Escoliosis congénita
La escoliosis congénita es una curvatura lateral de la columna vertebral causada por un defecto vertebral presente al nacer.
Normalmente se da en 1 de cada 10.000 recién nacidos y es mucho menos frecuente que otras formas de escoliosis. Los niños con escoliosis congénita a veces pueden tener otros problemas de salud, o la anomalía puede pasar desapercibida hasta la adolescencia.
Causas
Formación incompleta de las vértebras
Durante el desarrollo fetal, la columna vertebral se desarrolla primero como una sola columna de tejido y más tarde se segmenta para formar las vértebras óseas. A veces, una vértebra no se forma completamente, convirtiéndose en lo que se conoce como hemivértebra. Esta vértebra provocará un ángulo agudo en la columna y una curvatura que puede empeorar a medida que el niño crece. La anomalía puede producirse en 1 vértebra de la columna o en muchas.
Fallo de separación de vértebras
Si durante este periodo de desarrollo vertebral, el tejido no se separa por completo, puede producirse una fusión parcial (barras) entre las vértebras. Como resultado, a medida que el niño crece, la conexión impedirá que la columna vertebral crezca de forma uniforme y adecuada, dando lugar a una curva. Tanto los fallos de separación como la formación incompleta pueden darse juntos.
Síntomas
La escoliosis congénita no suele ser dolorosa y normalmente se detecta durante exámenes rutinarios cuando el niño llega a la adolescencia. Los signos físicos incluyen:
- El niño se inclina hacia un lado
- Las costillas son más prominentes en 1 lado
- Hombro inclinado y desigual
- Cadera irregular
- Debilidad, entumecimiento o pérdida de coordinación, si la médula espinal está afectada por la curva.
Si su hijo presenta síntomas de escoliosis congénita, el médico le recomendará otras pruebas para detectar anomalías, como:
- Radiografías: Al observar las radiografías de la espalda de tu hijo desde atrás y de lado, un médico puede determinar la gravedad de la curvatura y si hay alguna vértebra anómala.
- Tomografías computarizadas: Proporcionan al médico imágenes detalladas de la columna vertebral de su hijo que muestran el tamaño, la ubicación y la forma de cualquier anomalía.
- Resonancia magnética (RM): Proporciona imágenes de los tejidos blandos del interior del cuerpo. Esta prueba se realizará al menos una vez para comprobar si existen anomalías que no se pueden ver en las radiografías.
Tratamiento
Tratamientos no quirúrgicos
Observación
Cuando un niño crece, la curvatura puede empeorar, haciendo más perceptible la deformidad.
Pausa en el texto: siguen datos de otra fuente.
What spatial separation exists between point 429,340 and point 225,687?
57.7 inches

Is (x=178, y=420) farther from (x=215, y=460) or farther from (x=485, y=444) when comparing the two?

Por lo tanto, los niños con una pequeña curvatura son controlados para asegurarse de que la curvatura no progresa. El médico programará citas cada 6-12 meses para controlar la curvatura.
Arriostramiento /Fundición
El uso de corsés y yesos es poco frecuente. Cuando se utilizan, ayudan a controlar la parte de la columna vertebral que no tiene defectos vertebrales.
Tratamientos quirúrgicos
Fusión espinal
Los segmentos anormales de la columna vertebral se fusionan para crear 1 hueso sólido continuo. Se detiene el crecimiento de la columna y se evita que la curvatura progrese y empeore.
Extracción de las hemivértebras
Se extirpan las vértebras anómalas, corrigiendo parcialmente la curvatura. Se colocan implantes metálicos para ayudar a estabilizar los segmentos circundantes mientras se fusionan.
Varillas de cultivo
En el caso de niños pequeños con curvaturas importantes, se fijan barras a la columna y/o las costillas para controlar la curvatura y permitir que la columna siga creciendo. Las barras se alargan cada 6-8 meses hasta que el niño ha crecido del todo, momento en el que se realiza una fusión vertebral.